##### EXCERPTED TEXT
Given two non-negative integers num1 and num2 represented as strings, return the product of num1 and num2, also represented as a string.
Note: You must not use any built-in BigInteger library or convert the inputs to integer directly.
Input: num1 = "2", num2 = "3"
Output: "6"
Input: num1 = "123", num2 = "456"
Output: "56088"
1 <= num1.length, num2.length <= 200
num1 and num2 consist of digits only.
Both num1 and num2 do not contain any leading zero, except the number 0 itself.
Solutions (Click to expand)
In long multiplication, we multiply every single digit of one number with the digits of another and add the product to the correct place of the result.
For example in 63 x 47
The ones place of both numbers are multiplied resulting in 21. since the every place can only hold numbers up to 9, 1 be added to the ones place and 2 would be carried over to the tens places.
For the next two numbers, 4 x 3 where were multiplying the number in the tens place of the first number with the number in the ones place of the second number, the product would be placed in the tens place.
We'll aim to replicate the same approach but by iterating over strings of numbers. To do this we'll need some representation of "places" which an array will work. The product of two numbers cannot exceed the sum of the two numbers' length (as shown by 99 x 99 = 9801), we'll create an array of size n + m where n is the length of the number and m is the length of the second number.
Similar to long multiplication, we'll start by iterating over the first number in reverse. The digits of the first number we'll need to be multiplied by the digits of the second number in reverse as well.
##########
### EXERCISE SET
A. In the string multiplication write-up, what size array is created to represent the places of the result?
B. Continue the string multiplication write-up from its final sentence onward.
##### MATERIAL SUPPLIED
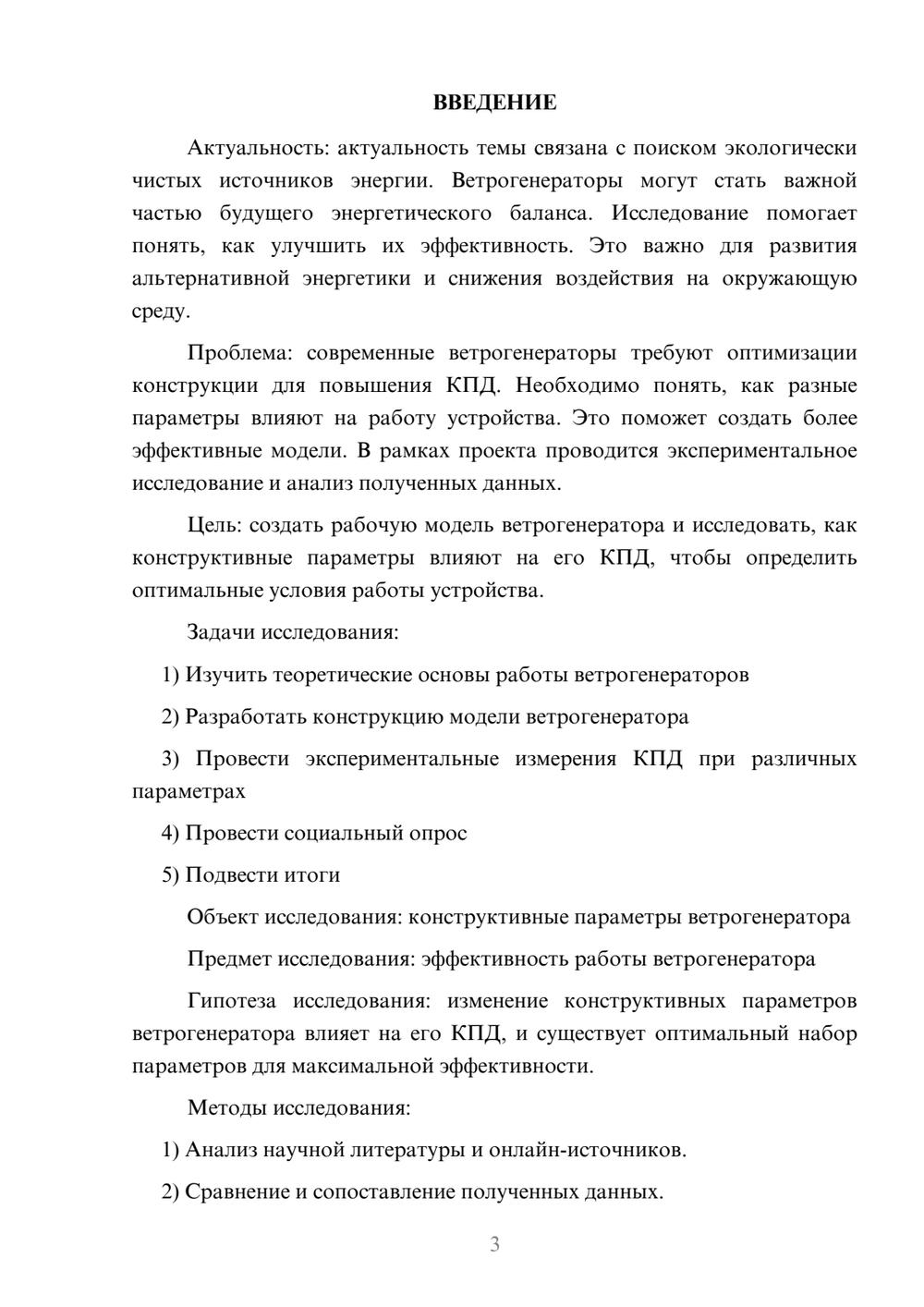 ВВЕДЕНИЕ

Актуальность: актуальность темы связана с поиском экологически чистых источников энергии. Ветрогенераторы могут стать важной частью будущего энергетического баланса. Исследование помогает понять, как улучшить их эффективность. Это важно для развития альтернативной энергетики и снижения воздействия на окружающую среду.

Проблема: современные ветрогенераторы требуют оптимизации конструкции для повышения КПД. Необходимо понять, как разные параметры влияют на работу устройства. Это поможет создать более эффективные модели. В рамках проекта проводится экспериментальное исследование и анализ полученных данных.

Цель: создать рабочую модель ветрогенератора и исследовать, как конструктивные параметры влияют на его КПД, чтобы определить оптимальные условия работы устройства.

Задачи исследования:

1) Изучить теоретические основы работы ветрогенераторов

2) Разработать конструкцию модели ветрогенератора

3) Провести экспериментальные измерения КПД при различных параметрах

4) Провести социальный опрос

5) Подвести итоги

Объект исследования: конструктивные параметры ветрогенератора

Предмет исследования: эффективность работы ветрогенератора

Гипотеза исследования: изменение конструктивных параметров ветрогенератора влияет на его КПД, и существует оптимальный набор параметров для максимальной эффективности.

Методы исследования:

1) Анализ научной литературы и онлайн-источников.

2) Сравнение и сопоставление полученных данных.

3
##########
### REPLIES
A. An array of size n + m, where n is the length of the first number and m is the length of the second.

B.
For every two digits, we'll store the product in the array at index i + j + 1 where i is the index of the first numbers current digit, and j is the index of the second numbers current digit. This placement works since the product of 2 digits in the ones places indexed at i = 1 and j = 1 results in an index of 1 + 1 + 1 = 3 in the array, which is equivalent to the right most digit
index 0 1
"6 3" <-
"4 7" <-
i = 1
j = 1
i + j + 1 = 3
[0 0 0 21]
The same procedure would continue for the rest of the digits. By the end, the array will have all the products at their correct place. But since at this point the values at these indices may contain numbers greater than 9, we'll need to carry over some values to make sure every index contains numbers that are < 10
63 x 47
[0 24 54 21]
carry over...
[2 9 6 1]
By the end the array will contain all the digits in their correct place. Remove all the leading 0 and convert to a string.
Time: O(N * M) Where N and M are the lengths of the two digits
Space: O(N * M)